### [What needs to be done]
Using the records below, copy out exactly the line that contains "From (182,294), (161,235), which" and every line that follows it, up to and including the last, and no others.

***

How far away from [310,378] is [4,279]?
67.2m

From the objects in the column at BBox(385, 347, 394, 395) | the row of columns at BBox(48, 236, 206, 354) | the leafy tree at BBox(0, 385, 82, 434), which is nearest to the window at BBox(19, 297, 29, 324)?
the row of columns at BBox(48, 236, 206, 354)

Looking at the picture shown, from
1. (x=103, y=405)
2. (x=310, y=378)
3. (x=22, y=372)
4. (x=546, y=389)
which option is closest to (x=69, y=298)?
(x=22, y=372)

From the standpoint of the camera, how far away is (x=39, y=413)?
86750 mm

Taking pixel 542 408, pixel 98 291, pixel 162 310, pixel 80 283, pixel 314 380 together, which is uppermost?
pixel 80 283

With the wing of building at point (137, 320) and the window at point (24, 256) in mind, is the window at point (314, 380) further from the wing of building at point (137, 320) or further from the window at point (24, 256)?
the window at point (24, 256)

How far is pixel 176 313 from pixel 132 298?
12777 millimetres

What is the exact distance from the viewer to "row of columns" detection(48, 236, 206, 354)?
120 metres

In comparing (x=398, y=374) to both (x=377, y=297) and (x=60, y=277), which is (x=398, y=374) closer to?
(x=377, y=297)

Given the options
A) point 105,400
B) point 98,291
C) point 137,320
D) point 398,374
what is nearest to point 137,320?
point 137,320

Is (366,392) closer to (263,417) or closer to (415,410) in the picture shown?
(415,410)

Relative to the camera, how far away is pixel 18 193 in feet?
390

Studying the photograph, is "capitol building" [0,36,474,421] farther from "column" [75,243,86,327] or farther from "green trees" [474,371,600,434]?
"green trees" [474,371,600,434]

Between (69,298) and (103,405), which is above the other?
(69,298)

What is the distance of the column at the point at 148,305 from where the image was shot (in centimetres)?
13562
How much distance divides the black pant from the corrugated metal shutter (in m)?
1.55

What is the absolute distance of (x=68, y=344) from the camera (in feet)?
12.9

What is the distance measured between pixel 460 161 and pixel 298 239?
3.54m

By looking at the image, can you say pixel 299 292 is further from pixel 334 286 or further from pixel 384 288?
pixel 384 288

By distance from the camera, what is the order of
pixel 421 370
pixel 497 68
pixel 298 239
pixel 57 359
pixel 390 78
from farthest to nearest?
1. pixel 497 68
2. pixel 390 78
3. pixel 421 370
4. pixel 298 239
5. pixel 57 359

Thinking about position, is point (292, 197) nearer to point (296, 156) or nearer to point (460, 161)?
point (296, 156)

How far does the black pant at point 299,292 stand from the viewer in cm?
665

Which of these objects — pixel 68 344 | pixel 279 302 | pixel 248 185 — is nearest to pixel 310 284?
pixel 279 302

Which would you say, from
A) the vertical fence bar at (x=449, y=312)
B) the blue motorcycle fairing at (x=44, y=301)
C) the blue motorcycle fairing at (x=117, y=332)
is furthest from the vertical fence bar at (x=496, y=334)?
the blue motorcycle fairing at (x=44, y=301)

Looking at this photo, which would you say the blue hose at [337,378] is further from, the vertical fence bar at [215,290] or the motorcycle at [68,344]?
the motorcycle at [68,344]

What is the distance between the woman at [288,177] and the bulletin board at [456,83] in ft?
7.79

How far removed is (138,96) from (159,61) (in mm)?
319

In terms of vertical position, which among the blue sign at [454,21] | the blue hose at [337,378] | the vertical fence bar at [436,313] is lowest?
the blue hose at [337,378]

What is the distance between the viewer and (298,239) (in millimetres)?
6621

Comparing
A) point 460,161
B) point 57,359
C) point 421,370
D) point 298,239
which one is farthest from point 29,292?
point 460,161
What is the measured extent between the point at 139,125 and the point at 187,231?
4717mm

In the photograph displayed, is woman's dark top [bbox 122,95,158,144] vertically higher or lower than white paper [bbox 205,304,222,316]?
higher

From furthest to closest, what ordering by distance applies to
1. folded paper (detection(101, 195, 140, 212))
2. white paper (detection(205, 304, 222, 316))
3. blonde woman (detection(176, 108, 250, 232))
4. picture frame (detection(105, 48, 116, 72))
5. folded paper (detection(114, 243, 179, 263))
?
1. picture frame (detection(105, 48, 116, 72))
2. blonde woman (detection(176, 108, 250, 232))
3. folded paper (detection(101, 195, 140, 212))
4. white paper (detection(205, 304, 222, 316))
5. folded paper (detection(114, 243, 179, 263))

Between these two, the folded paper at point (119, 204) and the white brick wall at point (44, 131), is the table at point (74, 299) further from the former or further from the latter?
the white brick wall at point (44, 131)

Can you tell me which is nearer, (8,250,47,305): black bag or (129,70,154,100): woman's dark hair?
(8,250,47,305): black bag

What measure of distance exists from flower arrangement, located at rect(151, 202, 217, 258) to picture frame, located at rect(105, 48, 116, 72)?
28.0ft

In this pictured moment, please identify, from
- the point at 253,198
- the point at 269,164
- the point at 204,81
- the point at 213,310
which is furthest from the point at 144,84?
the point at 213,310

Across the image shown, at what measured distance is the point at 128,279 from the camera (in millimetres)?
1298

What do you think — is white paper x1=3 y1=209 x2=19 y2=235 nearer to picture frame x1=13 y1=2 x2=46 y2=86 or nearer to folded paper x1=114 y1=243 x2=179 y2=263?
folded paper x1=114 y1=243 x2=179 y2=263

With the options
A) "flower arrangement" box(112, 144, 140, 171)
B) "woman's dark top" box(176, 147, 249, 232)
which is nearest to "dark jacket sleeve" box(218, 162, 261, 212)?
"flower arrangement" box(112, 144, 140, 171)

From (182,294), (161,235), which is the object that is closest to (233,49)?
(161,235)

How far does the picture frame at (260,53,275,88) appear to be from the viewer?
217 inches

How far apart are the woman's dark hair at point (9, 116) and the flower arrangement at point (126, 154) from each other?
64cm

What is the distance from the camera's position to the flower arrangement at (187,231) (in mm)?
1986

***

### [Response for this exercise]
From (182,294), (161,235), which is the object that is closest to (233,49)?
(161,235)

How far does the picture frame at (260,53,275,88) appear to be from the viewer?
217 inches

How far apart are the woman's dark hair at point (9, 116) and the flower arrangement at point (126, 154) from each other?
64cm

What is the distance from the camera's position to the flower arrangement at (187,231) (in mm)?
1986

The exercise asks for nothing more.